The environmental crisis in the Black Sea resulting from anthropogenic forcing, and accompanied by natural variability and climatic changes, is manifested by dramatic changes in its ecosystem and resources. The fishery yields have declined dramatically with 80% reduction in total catch in the last few years, and only six out of the 26 species of commercially valuable fish of the 1960's remaining in exploitable quantities. Irretrievable losses of some significant delta wetlands and their habitats have taken place. Harmful algae blooms (red tides) are frequently observed. Changes in the species composition and community structure of plankton and loss of biodiversity have taken place. The events in the Black Sea could be nature's warning for other regions of the world. The Black Sea environment is one of the most sensitive environments in Europe. The complex societal-driven problems in the two regions should be addressed with an innovative and multidisciplinary approach, and by involving the principal stakeholders from the public sectors, the end-users and policy-making sectors.

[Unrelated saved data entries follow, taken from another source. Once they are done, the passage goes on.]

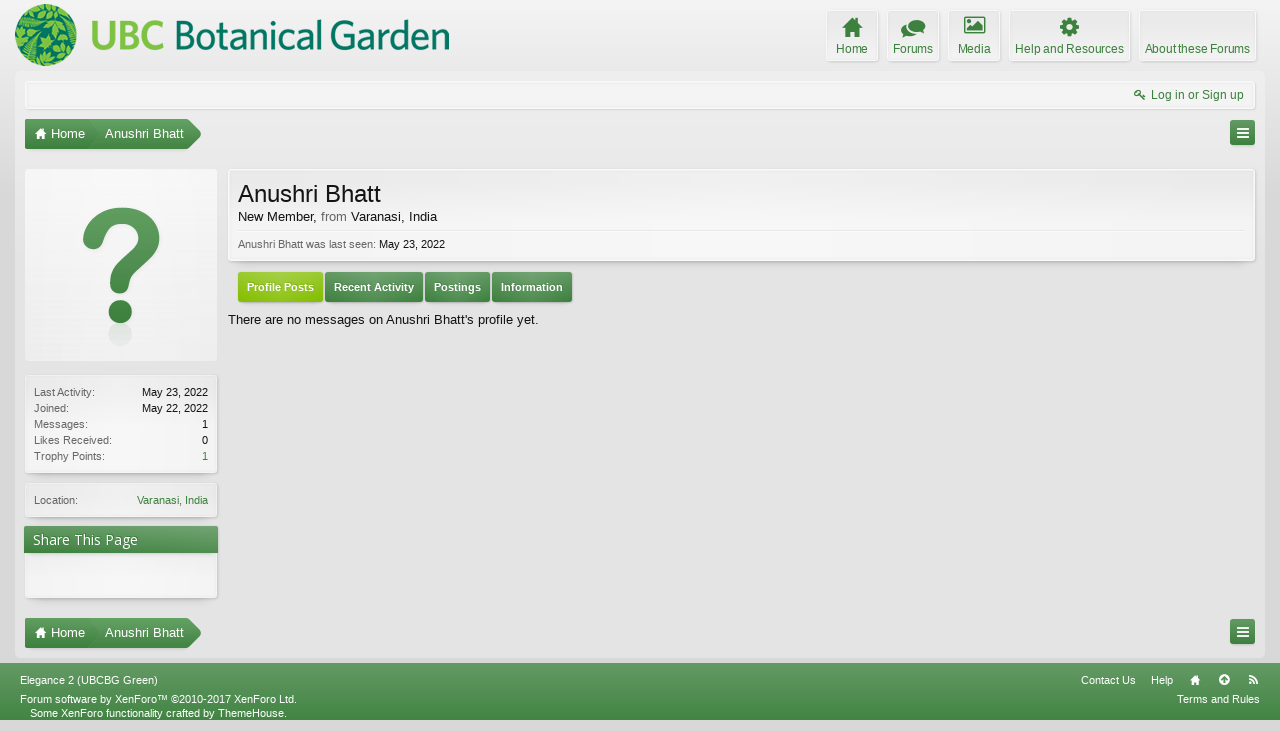

--- FILE ---
content_type: text/html; charset=utf-8
request_url: https://accounts.google.com/o/oauth2/postmessageRelay?parent=https%3A%2F%2Fforums.botanicalgarden.ubc.ca&jsh=m%3B%2F_%2Fscs%2Fabc-static%2F_%2Fjs%2Fk%3Dgapi.lb.en.OE6tiwO4KJo.O%2Fd%3D1%2Frs%3DAHpOoo_Itz6IAL6GO-n8kgAepm47TBsg1Q%2Fm%3D__features__
body_size: 160
content:
<!DOCTYPE html><html><head><title></title><meta http-equiv="content-type" content="text/html; charset=utf-8"><meta http-equiv="X-UA-Compatible" content="IE=edge"><meta name="viewport" content="width=device-width, initial-scale=1, minimum-scale=1, maximum-scale=1, user-scalable=0"><script src='https://ssl.gstatic.com/accounts/o/2580342461-postmessagerelay.js' nonce="4y3Opc7Wn0K68icLeSH8sw"></script></head><body><script type="text/javascript" src="https://apis.google.com/js/rpc:shindig_random.js?onload=init" nonce="4y3Opc7Wn0K68icLeSH8sw"></script></body></html>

There are several EU and international research and action programmes (MEDA, SMAP, LIFE Third Countries, DG Research/Marine Science and Technology with two Mediterranean Targeted Projects (MTP 1 and MTP 2-MATER), DG Research/Environment and Sustainable Development ELOISE initiative, INCO/AVICENNE, FAIR, RECITE and ECOS, OUVERTURE, INTERREG, TERRA etc. and projects within them that deal with one or more aspects of the environment in the Mediterranean. Furthermore, a good share of other EU programmes which cannot be classified strictly as environmental programmes, falling under ‘regional development’ transnational and international co-operation; telecommunication, etc, also have some important environmental components. These arise also from the incorporation of environmental concerns in sectoral policies and planning as requested by the consolidated EU treaty. However, information on environmental programmes, funding and projects within the EU is fragmented, the environment being a transversal issue which is dealt with by several Commission Directorates General (DGs).

Several environmental research programmes have also been developed by many Black Sea countries and international organisations and the European Union in order to address some of the issues facing the Black Sea region. Among them are the Black Sea Environmental Program is funded by the Global Environmental Facility (GEF) with additional funds from CEC's PHARE and TACIS programmes and bilateral contributions from Canada, The Netherlands, Switzerland and France; the Environmental Program for the Danube River Basin; the EROS 2000 (European River Ocean System) project of European Commission focuses on the Northwestern Black Sea; the Cooperative Marine Science Programme for the Black Sea (CoMSBlack) is an international research programme for the scientific study of the Black Sea and is sponsored by IOC. Finally, other International organisations such as the International Atomic Energy Agency, the Food and Agricultural Organisation, the World Health Organisation and the International Maritime Organisation also support specific programs in ocean research and fates of radioactive substances.